Other scenes appeal to the universality of human nature, such as Meriwhether’s “90 Days,” in which a man and a woman try desperately to preserve their connection during a trying time in a long distance relationship, and Schultz’s “Fun,” an oddly moving one-act showing the human side of the pornography industry.

Rapp’s piece, entitled “Tone Unknown” is the absurd, almost surreal one-act of the bunch. It details the impending doom of a woman who, though she had studied acting at Julliard, has been reduced to a D-list sexpot anchor woman on a pop TV show that searches for the newest scoop on strange and titillating stories about the entertainment industry. While an interesting piece of obvious artistic merit, it leaves one rather befuddled, thinking ‘Well I know that meant something….I’m just…not quite sure what.’ Of course, such intangibility very well may be part of the whole point of the piece, too.

Five talented actors, Patch Darragh, Rebecca Henderson, Jesse Hooker, David Ross, and Dreama Walker, portray each of the characters in all five one-acts. Their stellar performances display not only an impressive versatility, but often an honest and amiable presence onstage that helps heighten the immediacy and appeal of some of the pieces, especially “90 Days” and “Fun.” Jesse Hooker’s poignant and understated performance as the sole actor in “Nail Biter” causes him to stand out, yet the five actors on a whole operate as a seamless ensemble.

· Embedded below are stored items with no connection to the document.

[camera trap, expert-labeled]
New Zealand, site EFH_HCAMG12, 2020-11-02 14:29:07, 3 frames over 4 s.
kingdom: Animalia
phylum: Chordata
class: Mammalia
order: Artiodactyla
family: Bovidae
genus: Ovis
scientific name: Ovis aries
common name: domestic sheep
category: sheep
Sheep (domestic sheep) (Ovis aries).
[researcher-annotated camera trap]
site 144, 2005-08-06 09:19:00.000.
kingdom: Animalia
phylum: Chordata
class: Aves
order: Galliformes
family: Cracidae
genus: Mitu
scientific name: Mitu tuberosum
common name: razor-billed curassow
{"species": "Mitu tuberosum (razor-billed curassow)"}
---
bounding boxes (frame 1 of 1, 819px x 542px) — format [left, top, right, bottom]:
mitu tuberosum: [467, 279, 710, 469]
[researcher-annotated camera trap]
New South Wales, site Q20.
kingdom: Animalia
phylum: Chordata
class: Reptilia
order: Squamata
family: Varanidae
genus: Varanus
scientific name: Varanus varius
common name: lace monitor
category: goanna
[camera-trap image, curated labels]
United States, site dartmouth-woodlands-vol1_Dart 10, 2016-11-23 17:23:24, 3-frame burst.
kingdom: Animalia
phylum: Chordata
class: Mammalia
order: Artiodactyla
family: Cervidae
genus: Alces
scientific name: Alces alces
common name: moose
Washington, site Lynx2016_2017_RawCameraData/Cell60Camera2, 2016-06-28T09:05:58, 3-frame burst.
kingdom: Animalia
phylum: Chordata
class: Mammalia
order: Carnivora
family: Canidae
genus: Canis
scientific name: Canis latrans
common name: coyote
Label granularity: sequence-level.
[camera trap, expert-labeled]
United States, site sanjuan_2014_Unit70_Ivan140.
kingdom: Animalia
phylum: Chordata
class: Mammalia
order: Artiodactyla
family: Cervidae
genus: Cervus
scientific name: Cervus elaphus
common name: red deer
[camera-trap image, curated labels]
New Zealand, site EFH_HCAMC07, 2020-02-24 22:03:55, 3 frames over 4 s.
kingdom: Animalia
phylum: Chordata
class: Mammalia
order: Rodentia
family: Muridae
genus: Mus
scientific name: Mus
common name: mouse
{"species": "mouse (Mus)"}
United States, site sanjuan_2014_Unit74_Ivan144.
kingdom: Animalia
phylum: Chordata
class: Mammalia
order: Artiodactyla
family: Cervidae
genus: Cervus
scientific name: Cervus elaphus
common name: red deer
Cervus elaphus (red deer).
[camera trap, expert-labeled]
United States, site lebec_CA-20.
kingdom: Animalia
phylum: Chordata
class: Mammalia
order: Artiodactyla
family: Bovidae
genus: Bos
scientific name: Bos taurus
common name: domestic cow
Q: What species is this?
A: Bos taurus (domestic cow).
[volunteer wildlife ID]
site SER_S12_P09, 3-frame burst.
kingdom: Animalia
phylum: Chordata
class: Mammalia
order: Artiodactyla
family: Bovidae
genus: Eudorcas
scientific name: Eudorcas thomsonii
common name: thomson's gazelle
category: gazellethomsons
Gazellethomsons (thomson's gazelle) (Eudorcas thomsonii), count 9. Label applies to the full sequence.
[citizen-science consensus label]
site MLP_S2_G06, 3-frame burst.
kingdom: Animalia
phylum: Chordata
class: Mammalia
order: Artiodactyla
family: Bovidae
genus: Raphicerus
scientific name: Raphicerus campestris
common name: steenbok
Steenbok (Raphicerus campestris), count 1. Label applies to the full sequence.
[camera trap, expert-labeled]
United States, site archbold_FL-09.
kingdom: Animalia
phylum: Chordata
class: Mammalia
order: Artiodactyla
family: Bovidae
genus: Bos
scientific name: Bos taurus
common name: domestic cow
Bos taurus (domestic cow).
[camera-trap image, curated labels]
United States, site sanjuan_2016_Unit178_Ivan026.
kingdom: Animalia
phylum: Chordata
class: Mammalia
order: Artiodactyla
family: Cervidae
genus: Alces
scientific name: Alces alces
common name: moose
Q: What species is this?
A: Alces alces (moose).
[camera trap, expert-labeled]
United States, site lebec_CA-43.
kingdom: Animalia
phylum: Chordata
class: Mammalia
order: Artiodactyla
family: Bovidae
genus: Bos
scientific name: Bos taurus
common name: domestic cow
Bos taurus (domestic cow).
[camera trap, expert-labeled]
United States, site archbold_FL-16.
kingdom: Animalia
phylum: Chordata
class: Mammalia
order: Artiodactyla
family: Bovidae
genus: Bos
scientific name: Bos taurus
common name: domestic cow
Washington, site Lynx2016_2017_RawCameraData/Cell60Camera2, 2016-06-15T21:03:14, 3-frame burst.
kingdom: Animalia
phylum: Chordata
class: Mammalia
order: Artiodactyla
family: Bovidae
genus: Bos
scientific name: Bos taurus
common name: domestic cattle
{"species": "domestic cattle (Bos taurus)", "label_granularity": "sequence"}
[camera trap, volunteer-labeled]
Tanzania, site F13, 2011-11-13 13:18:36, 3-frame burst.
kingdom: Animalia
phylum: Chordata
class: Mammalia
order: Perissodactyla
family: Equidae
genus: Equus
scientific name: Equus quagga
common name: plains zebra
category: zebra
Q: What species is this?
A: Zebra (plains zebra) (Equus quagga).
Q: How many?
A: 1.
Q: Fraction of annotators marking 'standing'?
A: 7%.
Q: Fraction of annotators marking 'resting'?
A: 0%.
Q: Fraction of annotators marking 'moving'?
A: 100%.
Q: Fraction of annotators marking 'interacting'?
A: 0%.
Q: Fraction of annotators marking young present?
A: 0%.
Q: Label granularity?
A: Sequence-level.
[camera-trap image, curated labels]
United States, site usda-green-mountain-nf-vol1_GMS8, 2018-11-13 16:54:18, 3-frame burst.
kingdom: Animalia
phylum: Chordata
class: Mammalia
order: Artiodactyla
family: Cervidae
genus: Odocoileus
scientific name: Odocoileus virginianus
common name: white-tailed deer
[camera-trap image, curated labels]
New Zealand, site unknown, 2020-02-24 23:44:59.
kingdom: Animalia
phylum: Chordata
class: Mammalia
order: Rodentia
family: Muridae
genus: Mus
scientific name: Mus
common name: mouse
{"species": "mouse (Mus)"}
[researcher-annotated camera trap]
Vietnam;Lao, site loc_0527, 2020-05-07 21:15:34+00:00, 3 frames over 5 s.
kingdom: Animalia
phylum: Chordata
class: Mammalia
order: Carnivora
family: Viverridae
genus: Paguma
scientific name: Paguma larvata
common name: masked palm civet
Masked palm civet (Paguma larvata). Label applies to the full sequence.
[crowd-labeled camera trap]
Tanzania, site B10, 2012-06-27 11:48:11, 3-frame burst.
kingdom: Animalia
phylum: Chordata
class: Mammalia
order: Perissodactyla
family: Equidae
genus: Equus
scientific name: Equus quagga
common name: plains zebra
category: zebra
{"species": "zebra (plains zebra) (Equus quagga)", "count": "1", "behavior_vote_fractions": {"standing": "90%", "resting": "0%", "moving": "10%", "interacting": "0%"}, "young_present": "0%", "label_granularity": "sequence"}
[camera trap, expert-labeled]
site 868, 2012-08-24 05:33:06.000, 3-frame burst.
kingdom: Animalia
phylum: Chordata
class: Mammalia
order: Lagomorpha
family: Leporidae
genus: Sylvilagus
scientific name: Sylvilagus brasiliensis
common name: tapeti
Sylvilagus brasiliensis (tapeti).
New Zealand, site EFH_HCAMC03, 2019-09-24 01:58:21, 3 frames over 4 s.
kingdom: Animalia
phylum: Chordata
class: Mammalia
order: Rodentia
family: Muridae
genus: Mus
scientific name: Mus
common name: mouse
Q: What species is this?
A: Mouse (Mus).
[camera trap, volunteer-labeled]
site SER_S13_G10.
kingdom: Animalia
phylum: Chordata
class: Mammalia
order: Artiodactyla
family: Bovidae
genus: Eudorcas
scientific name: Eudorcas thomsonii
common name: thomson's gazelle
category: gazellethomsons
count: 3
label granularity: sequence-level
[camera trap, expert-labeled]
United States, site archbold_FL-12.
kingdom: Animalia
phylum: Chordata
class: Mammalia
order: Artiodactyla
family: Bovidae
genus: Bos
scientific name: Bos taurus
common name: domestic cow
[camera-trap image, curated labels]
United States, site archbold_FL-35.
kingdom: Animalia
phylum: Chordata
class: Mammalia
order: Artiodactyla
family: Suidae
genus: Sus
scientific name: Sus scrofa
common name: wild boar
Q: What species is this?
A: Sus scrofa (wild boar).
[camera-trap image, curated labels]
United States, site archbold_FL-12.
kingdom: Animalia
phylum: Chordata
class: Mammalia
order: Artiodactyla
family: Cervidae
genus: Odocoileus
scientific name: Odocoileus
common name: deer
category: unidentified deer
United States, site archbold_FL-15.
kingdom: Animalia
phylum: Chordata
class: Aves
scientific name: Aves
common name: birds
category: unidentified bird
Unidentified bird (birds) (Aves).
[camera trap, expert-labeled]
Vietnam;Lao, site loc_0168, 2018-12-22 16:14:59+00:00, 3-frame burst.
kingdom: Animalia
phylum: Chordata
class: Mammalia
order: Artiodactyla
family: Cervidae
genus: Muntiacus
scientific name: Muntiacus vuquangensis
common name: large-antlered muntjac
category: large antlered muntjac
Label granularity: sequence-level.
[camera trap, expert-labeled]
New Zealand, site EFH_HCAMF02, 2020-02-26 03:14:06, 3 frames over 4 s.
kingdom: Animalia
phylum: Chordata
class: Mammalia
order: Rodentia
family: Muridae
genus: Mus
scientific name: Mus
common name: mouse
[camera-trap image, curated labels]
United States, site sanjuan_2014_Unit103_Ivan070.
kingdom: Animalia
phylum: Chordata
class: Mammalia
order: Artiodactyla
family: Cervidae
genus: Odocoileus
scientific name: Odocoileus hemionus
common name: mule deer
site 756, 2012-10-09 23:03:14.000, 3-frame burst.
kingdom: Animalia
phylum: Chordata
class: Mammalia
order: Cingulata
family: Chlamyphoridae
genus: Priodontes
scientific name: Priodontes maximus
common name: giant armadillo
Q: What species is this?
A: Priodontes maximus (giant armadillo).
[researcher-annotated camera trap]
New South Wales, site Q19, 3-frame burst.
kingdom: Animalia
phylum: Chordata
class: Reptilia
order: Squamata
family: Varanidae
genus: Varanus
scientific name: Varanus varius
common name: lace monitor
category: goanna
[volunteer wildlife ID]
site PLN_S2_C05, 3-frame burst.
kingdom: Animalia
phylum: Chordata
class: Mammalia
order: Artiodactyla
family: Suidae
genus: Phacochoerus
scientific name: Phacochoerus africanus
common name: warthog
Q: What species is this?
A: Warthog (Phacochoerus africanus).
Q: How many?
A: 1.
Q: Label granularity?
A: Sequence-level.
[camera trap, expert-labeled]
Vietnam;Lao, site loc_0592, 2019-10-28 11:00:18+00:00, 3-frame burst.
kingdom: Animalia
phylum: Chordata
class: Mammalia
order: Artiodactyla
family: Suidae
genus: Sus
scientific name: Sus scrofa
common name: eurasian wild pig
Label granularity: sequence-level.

At only 85 minutes, directors Evan Cabnet and Alex Kilgore keep the pace briskly moving, and wisely never indulge in the urge to push the desire to make a political or artistic statement. Instead, they let the plays speak for themselves, only once slightly tugging at our heartstrings with some appropriately timed screen projections. John McDermott’s minimalist and easily adaptable sets and Nicole Pearce’s sharp and effective lighting help facilitate an evening in which art is used as a way to come to terms with the growing difficulties we are all facing in our lives as New Yorkers, as Americans, and as members of the human race.